**Reading passage**
------------------------------------------------
Magpie: Sweets and Savories from Philadelphia’s Favorite Pie Boutique by Molly Ricciardi with Miriam Harris

Magpie: Sweets and Savories from Philadelphia’s Favorite Pie Boutique

Once upon a time, there was a shop on South Street that served nothing but pie. For six short but glorious years, Holly Ricciardi would serve sweet and savory pies and would blend her confections with Bassetts ice cream to make the thickest milkshakes in town. She’d even host classes for the many pie-curious patrons who wanted to perfect their crust and conquer the lattice technique. It was heartbreaking when she closed up shop in 2018, but lucky for us, she published the Magpie cookbook three years prior. Now, her delicious desserts and savory meat pies live on in a 256-page tome of the best pies that have ever graced this city.

The Philadelphia Chef’s Table: Extraordinary Recipes From the City of Brotherly Love

Imagine a community cookbook chronicling the best dishes across Philadelphia: That’s what The Philadelphia Chef’s Table is. Now, there are two editions of this cookbook, each a snapshot from the time in which they were published, featuring recipes from restaurants that have since closed. The first edition has Percy Street Barbecue’s cheddar and jalapeño cornbread, the pappardelle with duck ragù from James, and Capogiro’s strawberry-and-absinthe gelato. The second edition, published in 2020, is a unique look into what Philly’s dining scene looked like right before the COVID-19 pandemic rocked the hospitality industry. It features Poi Dog’s chicken long rice with scallions and crispy chicken skin, LALO’s lechon kawali with garlic fried rice and tomato salad, and Bibou’s roasted duck with potato crique and asparagus (a recipe featured in both editions).
------------------------------------------------
**Supplied material**
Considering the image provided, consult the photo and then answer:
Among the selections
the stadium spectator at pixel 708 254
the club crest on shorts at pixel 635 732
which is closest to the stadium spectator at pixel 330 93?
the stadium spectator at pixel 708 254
------------------------------------------------
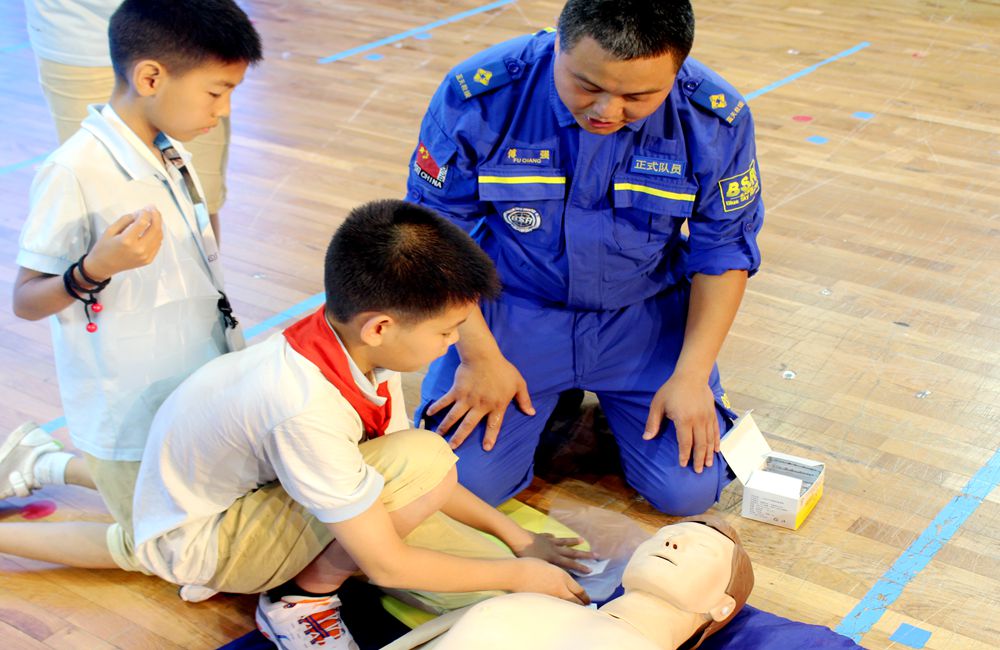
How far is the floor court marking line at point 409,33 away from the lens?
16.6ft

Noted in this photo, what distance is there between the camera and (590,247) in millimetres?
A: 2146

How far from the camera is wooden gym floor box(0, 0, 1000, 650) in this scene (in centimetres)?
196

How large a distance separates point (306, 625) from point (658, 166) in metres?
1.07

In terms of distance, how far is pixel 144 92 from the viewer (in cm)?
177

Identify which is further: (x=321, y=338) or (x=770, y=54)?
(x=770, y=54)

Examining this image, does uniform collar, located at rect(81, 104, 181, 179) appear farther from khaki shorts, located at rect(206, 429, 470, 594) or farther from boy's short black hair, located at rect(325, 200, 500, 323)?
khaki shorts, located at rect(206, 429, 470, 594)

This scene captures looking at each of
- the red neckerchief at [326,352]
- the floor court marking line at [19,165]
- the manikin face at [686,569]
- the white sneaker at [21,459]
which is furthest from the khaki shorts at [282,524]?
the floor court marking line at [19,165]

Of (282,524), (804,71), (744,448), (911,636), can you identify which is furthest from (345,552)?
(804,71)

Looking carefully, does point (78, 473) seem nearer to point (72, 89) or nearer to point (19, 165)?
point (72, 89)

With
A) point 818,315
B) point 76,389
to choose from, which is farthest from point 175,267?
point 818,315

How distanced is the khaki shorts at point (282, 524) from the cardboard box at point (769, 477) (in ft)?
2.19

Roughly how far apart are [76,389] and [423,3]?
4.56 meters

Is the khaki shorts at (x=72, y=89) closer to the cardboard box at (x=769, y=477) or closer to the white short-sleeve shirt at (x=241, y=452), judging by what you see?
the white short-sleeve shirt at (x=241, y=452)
------------------------------------------------
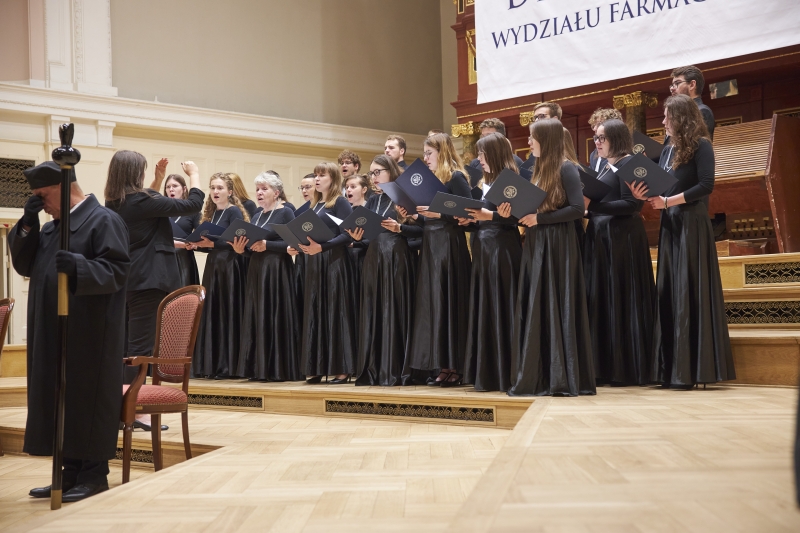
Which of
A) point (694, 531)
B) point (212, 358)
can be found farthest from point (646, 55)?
------------------------------------------------
Continue the piece about Philadelphia cookbooks above, starting right after its last sentence.

**Response below**
The Philadelphia Cook Book of Town and Country by Anna Wetherill Reed

The Philadelphia Cook Book of Town and Country

I am a history nerd, and when I’m not keeping up with the latest dining trends happening in Philadelphia, I’m diving into the past, analyzing where we’ve come to better understand where we’re going. Published in 1963, The Philadelphia Cook Book of Town and Country was a response to the “tide of America’s new gourmet cook books.” (I guess “cookbook” was two words back in the ’60s.)

In an attempt to preserve Philly’s historically significant recipes before they got lost in a sea of mid-century Jell-O salads and Campbell Soup casseroles, author Anna Wetherill Reed compiled this unique collection of recipes and menus. Whether you want to recreate George Washington’s birthday dinner, mix up an authentic Fish House punch, or make a snout-to-tail scrapple from scratch, this rare and delightful cookbook will connect you with Philly’s history in unexpected ways. It’s out of print and hard to come by, but you may be able to find it at a second hand bookshop or on eBay.

Where to Buy Cookbooks

Binding Agents

Located right in the heart of the Italian Market, Binding Agents is a women-owned bookshop specializing in cookbooks for expert chefs and novice home cooks alike. They also host events where you can meet your favorite authors, get signed books, and mingle with other food lovers. 908 Christian Street.

Uncle Bobbie’s Coffee & Books

Uncle Bobbie’s has always been a pillar in Philly’s literary community. This independent, Black-owned shop has an extensive collection of cookbooks — both from Philly and elsewhere — and hosts events focused on spotlighting Philly talent. 5445 Germantown Avenue.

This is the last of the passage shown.